Top of Provided material

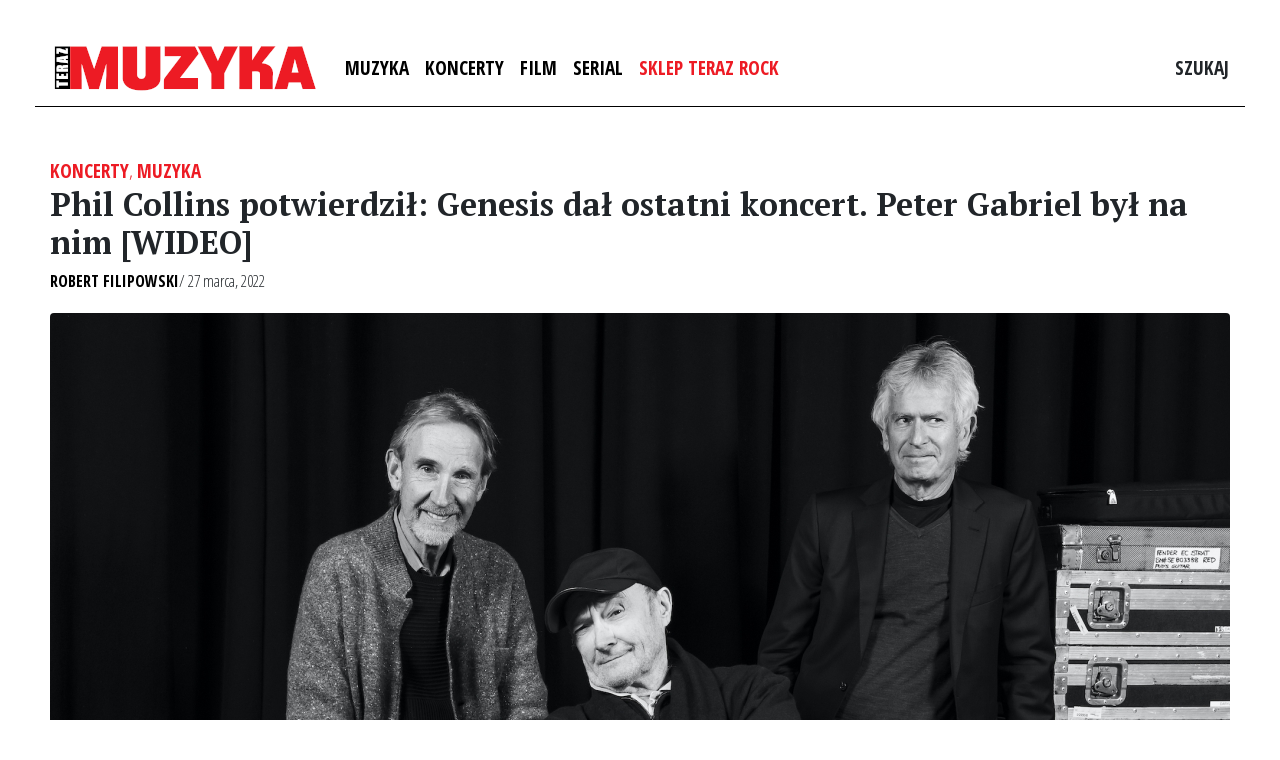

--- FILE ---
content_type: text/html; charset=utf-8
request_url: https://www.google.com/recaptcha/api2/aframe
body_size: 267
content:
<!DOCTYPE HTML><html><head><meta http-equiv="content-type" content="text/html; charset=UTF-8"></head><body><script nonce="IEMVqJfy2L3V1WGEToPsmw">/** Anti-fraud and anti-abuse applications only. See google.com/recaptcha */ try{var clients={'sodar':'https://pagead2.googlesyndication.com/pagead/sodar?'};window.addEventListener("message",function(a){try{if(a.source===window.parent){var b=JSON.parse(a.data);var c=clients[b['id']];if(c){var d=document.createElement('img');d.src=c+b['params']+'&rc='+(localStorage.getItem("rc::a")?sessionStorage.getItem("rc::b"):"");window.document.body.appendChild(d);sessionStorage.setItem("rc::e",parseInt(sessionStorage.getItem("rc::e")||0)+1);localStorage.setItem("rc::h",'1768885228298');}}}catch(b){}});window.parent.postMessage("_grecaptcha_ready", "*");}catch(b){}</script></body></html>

Bottom of Provided material

| Task prompt |
Show the lines of the material that contain the word "charset".

| Exercise result |
content_type: text/html; charset=utf-8
<!DOCTYPE HTML><html><head><meta http-equiv="content-type" content="text/html; charset=UTF-8"></head><body><script nonce="IEMVqJfy2L3V1WGEToPsmw">/** Anti-fraud and anti-abuse applications only. See google.com/recaptcha */ try{var clients={'sodar':'https://pagead2.googlesyndication.com/pagead/sodar?'};window.addEventListener("message",function(a){try{if(a.source===window.parent){var b=JSON.parse(a.data);var c=clients[b['id']];if(c){var d=document.createElement('img');d.src=c+b['params']+'&rc='+(localStorage.getItem("rc::a")?sessionStorage.getItem("rc::b"):"");window.document.body.appendChild(d);sessionStorage.setItem("rc::e",parseInt(sessionStorage.getItem("rc::e")||0)+1);localStorage.setItem("rc::h",'1768885228298');}}}catch(b){}});window.parent.postMessage("_grecaptcha_ready", "*");}catch(b){}</script></body></html>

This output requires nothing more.